Texto facilitado ▸
· · · ·
Si los ingleses y los árabes habían acogido a la organización internacional, los primeros, con un desprecio calculado, y los segundos, a tiros, los judíos, por su parte, estaban ansiosos de asegurarles su apoyo. Habían designado a Vivian Herzog, uno de sus más hábiles representantes, como oficial de enlace del noruego.
Aura Herzog decidió adelantarse e ir a la «Agencia Judía» para discutir algunos asuntos concernientes a su trabajo con la «Haganah». A continuación se reuniría con su marido a la hora de comer. Al salir de su habitación, la joven vio sobre la chimenea sus pendientes de oro. Se los puso en el bolsillo. «¡Qué suerte! —pensó—. ¡Esto es lo único que nos hacía falta para mostrar a nuestro invitado noruego el refinamiento de que aún somos capaces las mujeres de Jerusalén!».
El árabe Fawzi el Kutub, el especialista en atentados con bombas, había comprado en Berlín un reloj de pulsera, de oro, para una muchacha de Jafa. Pero la fidelidad de su amiga no resistió la separación, por lo que él dio al regalo un destino menos sentimental del que había previsto el fabricante suizo. Retiró el cristal y la aguja de las horas y colocó un hilo eléctrico en la aguja del minutero. Luego, tras colocar un alfiler en el número 6 de la esfera, unió un segundo hilo eléctrico al alfiler. El Kutub contempló con satisfacción los doscientos cincuenta kilos de TNT que se hallaban en el portaequipajes de un «Ford» gris verdoso. Cuando la aguja del minutero tocase el alfiler, desencadenaría una explosión lo suficientemente potente como para arrancar un inmueble de cinco pisos.
Como en el atentado de la calle Ben Yehudá, El Kutub se sirvió de su experiencia como químico aficionado para multiplicar la potencia del nuevo ingenio. A fin de acrecentar el calor de la explosión, colocó detonadores suplementarios, cuya potencia habitual incrementó mediante la adición de un compuesto de mercurio, ácido nítrico y ácido clorhídrico. También previo, caso de que no funcionase el sistema principal, otros dos sistemas de ignición: uno, un detonador la presión, situado en el portaequipajes, bajo la TNT, y el otro, un contacto eléctrico, por si el chófer, muerto de miedo, arrancaba los hilos del reloj.
· · · ·
Datos registrados ▸
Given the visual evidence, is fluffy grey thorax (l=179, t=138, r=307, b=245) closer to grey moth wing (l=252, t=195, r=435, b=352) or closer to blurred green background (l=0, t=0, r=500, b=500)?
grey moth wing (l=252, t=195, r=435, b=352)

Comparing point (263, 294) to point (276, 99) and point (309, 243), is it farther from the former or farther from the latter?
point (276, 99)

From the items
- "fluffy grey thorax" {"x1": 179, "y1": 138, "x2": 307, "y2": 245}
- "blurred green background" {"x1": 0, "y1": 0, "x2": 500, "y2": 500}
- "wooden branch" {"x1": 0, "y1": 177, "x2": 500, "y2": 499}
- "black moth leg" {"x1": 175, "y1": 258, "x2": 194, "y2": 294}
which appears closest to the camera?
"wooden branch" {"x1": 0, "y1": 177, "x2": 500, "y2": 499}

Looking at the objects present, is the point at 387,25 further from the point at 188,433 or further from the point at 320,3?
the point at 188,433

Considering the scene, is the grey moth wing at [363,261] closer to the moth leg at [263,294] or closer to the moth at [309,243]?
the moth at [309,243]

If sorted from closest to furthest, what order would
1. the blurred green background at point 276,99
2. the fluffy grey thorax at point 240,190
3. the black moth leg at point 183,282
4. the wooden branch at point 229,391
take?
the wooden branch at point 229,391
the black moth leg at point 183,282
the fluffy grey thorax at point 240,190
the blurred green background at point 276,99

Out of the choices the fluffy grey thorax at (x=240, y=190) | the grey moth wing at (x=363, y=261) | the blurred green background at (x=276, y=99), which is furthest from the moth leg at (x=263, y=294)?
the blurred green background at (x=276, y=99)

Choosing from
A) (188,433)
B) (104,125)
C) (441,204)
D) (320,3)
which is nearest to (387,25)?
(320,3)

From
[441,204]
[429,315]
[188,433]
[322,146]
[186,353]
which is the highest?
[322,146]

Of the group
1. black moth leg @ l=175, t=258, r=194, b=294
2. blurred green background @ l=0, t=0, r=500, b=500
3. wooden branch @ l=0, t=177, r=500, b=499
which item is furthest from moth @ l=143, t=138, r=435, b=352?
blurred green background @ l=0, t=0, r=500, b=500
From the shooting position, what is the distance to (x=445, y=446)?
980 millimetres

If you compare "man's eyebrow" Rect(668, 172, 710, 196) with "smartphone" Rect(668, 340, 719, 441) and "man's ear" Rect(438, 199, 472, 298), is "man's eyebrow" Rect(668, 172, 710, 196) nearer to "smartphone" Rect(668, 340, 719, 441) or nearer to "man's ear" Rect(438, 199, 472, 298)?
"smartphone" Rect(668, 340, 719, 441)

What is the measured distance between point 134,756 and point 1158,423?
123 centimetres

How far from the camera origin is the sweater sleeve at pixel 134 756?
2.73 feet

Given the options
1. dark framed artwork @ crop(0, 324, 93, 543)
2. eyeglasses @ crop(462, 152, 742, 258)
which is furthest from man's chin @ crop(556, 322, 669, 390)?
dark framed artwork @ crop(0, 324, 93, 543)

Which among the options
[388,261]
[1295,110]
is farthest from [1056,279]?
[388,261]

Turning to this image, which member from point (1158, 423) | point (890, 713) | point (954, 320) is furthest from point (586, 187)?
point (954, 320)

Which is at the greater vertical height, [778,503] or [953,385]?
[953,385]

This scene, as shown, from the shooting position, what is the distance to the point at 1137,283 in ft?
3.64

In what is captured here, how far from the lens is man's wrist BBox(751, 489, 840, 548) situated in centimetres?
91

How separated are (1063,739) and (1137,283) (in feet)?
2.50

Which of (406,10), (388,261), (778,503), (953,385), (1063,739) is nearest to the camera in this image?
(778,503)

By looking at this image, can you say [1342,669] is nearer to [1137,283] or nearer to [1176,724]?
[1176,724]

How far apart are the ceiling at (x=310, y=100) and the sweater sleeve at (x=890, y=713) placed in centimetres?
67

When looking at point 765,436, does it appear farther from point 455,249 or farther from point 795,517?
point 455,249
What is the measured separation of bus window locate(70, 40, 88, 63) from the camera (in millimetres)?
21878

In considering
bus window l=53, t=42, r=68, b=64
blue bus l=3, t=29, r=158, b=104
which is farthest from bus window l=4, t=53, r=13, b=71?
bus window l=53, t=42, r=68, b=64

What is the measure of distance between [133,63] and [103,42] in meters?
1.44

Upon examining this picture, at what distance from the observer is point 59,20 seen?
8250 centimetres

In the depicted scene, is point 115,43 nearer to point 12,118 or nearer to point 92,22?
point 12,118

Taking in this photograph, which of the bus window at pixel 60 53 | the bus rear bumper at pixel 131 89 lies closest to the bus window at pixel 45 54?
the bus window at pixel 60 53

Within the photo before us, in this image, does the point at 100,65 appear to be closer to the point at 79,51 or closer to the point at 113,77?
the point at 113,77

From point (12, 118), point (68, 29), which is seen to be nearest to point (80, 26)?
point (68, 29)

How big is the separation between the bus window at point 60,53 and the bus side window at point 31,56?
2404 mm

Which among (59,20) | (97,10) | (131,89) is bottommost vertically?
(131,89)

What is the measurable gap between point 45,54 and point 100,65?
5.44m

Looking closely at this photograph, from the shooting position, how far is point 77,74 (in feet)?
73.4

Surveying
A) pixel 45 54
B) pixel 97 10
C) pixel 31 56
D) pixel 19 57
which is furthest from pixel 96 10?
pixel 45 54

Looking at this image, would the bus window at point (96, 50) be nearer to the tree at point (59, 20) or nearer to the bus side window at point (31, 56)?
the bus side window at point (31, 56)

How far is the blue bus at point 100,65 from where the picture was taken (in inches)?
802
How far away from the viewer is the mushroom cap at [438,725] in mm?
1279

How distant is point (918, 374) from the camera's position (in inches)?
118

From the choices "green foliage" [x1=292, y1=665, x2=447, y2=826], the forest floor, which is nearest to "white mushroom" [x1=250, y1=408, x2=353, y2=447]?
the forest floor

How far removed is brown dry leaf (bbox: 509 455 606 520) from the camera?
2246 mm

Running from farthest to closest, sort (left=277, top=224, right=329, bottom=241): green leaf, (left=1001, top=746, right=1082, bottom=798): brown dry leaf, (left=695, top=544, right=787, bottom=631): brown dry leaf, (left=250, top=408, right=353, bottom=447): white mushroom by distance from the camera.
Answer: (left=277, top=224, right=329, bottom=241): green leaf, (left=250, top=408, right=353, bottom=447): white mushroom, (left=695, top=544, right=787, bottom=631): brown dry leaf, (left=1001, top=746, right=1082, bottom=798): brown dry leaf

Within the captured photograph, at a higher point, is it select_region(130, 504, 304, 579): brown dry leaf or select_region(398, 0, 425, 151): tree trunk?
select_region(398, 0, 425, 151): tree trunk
· · · ·
Ejercicio A ▸
Responde a estas preguntas según el texto facilitado:
(i) ¿A quién habían designado los judíos como oficial de enlace del noruego?
(ii) ¿En qué ciudad había comprado Fawzi el Kutub el reloj de pulsera de oro?
(iii) ¿Cuántos kilos de TNT había en el portaequipajes del «Ford» gris verdoso?
Ejercicio B ▸ Traduce al inglés esta oración del texto facilitado: «A continuación se reuniría con su marido a la hora de comer.»
Ejercicio C ▸ Prosigue el relato sobre Aura Herzog y el artefacto de Fawzi el Kutub a partir de su última oración.

Resultado A ▸
(i) A Vivian Herzog.
(ii) En Berlín.
(iii) Doscientos cincuenta kilos.

Resultado B ▸ Afterward she would meet her husband at lunchtime.

Resultado C ▸
El chófer sólo esperaba una señal para subir al «Ford». Cuando todo estuvo listo, se dirigió a la parte delantera de su vehículo para fijar sobre la aleta derecha el emblema que le aseguraría un paso rápido a través de cualquier control callejero, árabe, inglés o judío. El «Ford» estaba provisto ahora de la bandera americana. El árabe Antoine Daud era el chófer del Consulado de los Estados Unidos.
El vehículo salió lentamente de Jerusalén. Luego tomó la dirección del edificio judío mejor custodiado de Jerusalén, verdadera fortaleza que albergaba el Cuartel General mundial del movimiento sionista y de la «Haganah»; la «Agencia Judía».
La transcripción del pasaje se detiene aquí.